* Begin TEXT EXCERPT *

China, on the other hand, is far more centralized. Internet companies collect the same sort of data, but it is shared with the government, combined with government-collected data, and used for social control. Every Chinese citizen has a national ID number that is demanded by most services and allows data to easily be tied together. In the western region of Xinjiang, ubiquitous surveillance is used to oppress the Uighur ethnic minority — although at this point there is still a lot of human labor making it all work. Everyone expects that this is a test bed for the entire country.

Data is increasingly becoming a part of control for the Chinese government. While many of these plans are aspirational at the moment — there isn’t, as some have claimed, a single “social credit score,” but instead future plans to link up a wide variety of systems — data collection is universally pushed as essential to the future of Chinese AI. One executive at search firm Baidu predicted that the country’s connected population will provide them with the raw data necessary to become the world’s preeminent tech power. China’s official goal is to become the world AI leader by 2030, aided in part by all of this massive data collection and correlation.

This all sounds impressive, but turning massive databases into AI capabilities doesn’t match technological reality. Current machine learning techniques aren’t all that sophisticated. All modern AI systems follow the same basic methods. Using lots of computing power, different machine learning models are tried, altered, and tried again. These systems use a large amount of data (the training set) and an evaluation function to distinguish between those models and variations that work well and those that work less well. After trying a lot of models and variations, the system picks the one that works best. This iterative improvement continues even after the system has been fielded and is in use.

So, for example, a deep learning system trying to do facial recognition will have multiple layers (hence the notion of “deep”) trying to do different parts of the facial recognition task. One layer will try to find features in the raw data of a picture that will help find a face, such as changes in color that will indicate an edge. The next layer might try to combine these lower layers into features like shapes, looking for round shapes inside of ovals that indicate eyes on a face. The different layers will try different features and will be compared by the evaluation function until the one that is able to give the best results is found, in a process that is only slightly more refined than trial and error.

* End TEXT EXCERPT *

## EXERCISE TASK 1:
Swap "fish tail" for "fish fin" in the records, starting with the line with "Going from nearest" and going on through the end of the records, and give those lines with nothing else changed. Leave out the pictures.

* Begin RECORDS SHOWN *

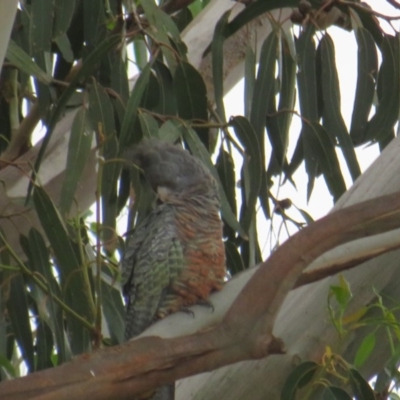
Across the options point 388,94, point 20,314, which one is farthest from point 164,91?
point 20,314

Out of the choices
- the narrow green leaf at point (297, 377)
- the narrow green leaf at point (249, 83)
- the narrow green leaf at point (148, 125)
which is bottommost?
the narrow green leaf at point (297, 377)

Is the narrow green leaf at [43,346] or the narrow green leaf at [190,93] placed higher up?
the narrow green leaf at [190,93]

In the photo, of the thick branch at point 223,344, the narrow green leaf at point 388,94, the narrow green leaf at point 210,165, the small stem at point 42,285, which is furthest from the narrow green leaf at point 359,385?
the narrow green leaf at point 388,94

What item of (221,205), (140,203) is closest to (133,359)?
(221,205)

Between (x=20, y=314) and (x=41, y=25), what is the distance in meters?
0.72

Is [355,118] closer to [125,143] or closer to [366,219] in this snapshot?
[125,143]

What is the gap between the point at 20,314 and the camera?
7.63ft

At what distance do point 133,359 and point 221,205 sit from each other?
950 mm

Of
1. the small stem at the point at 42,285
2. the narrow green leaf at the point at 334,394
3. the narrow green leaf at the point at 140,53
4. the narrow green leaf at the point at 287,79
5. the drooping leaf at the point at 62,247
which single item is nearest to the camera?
the narrow green leaf at the point at 334,394

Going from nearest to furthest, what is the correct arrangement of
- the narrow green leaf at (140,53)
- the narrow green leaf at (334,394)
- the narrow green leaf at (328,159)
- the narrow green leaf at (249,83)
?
the narrow green leaf at (334,394), the narrow green leaf at (328,159), the narrow green leaf at (249,83), the narrow green leaf at (140,53)

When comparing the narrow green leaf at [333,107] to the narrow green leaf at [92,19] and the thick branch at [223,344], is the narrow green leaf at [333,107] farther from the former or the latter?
the thick branch at [223,344]

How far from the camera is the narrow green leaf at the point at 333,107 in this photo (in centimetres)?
221

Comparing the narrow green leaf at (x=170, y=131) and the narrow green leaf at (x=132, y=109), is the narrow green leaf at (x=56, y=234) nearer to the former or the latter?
the narrow green leaf at (x=132, y=109)

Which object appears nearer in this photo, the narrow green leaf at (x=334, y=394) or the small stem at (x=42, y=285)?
the narrow green leaf at (x=334, y=394)
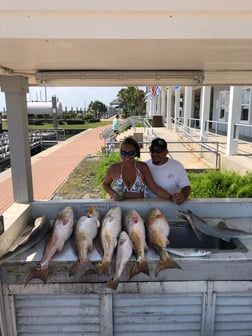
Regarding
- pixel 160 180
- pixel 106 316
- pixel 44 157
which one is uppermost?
pixel 160 180

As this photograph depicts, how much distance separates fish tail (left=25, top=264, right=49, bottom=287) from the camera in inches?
81.0

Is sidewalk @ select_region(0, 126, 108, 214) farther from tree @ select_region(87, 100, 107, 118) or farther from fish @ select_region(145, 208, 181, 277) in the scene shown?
tree @ select_region(87, 100, 107, 118)

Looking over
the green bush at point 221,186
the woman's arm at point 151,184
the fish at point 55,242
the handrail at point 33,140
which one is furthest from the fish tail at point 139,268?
the handrail at point 33,140

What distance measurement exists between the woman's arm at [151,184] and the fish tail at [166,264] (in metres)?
1.01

* End RECORDS SHOWN *

## EXERCISE TASK 2:
In the excerpt on data and AI in China, by what year is China's official goal to become the world AI leader?

## PROBLEM SOLUTION 1:
Going from nearest to furthest, what is the correct arrangement of
- the narrow green leaf at (140,53)
- the narrow green leaf at (334,394)
- the narrow green leaf at (328,159)
- the narrow green leaf at (249,83)
?
the narrow green leaf at (334,394), the narrow green leaf at (328,159), the narrow green leaf at (249,83), the narrow green leaf at (140,53)

When comparing the narrow green leaf at [333,107] to the narrow green leaf at [92,19] and the thick branch at [223,344], is the narrow green leaf at [333,107] farther from the former or the latter?
the thick branch at [223,344]

How far from the camera is the narrow green leaf at the point at 333,107 in this photo (in centimetres)?
221

Comparing the narrow green leaf at (x=170, y=131) and the narrow green leaf at (x=132, y=109), is the narrow green leaf at (x=56, y=234) nearer to the former or the latter?
the narrow green leaf at (x=132, y=109)

Which object appears nearer in this photo, the narrow green leaf at (x=334, y=394) or the small stem at (x=42, y=285)?
the narrow green leaf at (x=334, y=394)
Regarding
- pixel 160 180
- pixel 106 316
- pixel 44 157
which one is uppermost?
pixel 160 180

As this photograph depicts, how much distance separates fish fin (left=25, top=264, right=49, bottom=287) from the camera in inches?
81.0

Is sidewalk @ select_region(0, 126, 108, 214) farther from tree @ select_region(87, 100, 107, 118) or farther from fish @ select_region(145, 208, 181, 277) in the scene shown?
tree @ select_region(87, 100, 107, 118)

Looking over
the green bush at point 221,186
the woman's arm at point 151,184
the fish at point 55,242
the handrail at point 33,140
which one is furthest from the fish fin at point 139,268?
the handrail at point 33,140

What distance measurement exists between the woman's arm at [151,184] and the fish fin at [166,264] (in metres)?
1.01

## PROBLEM SOLUTION 2:
2030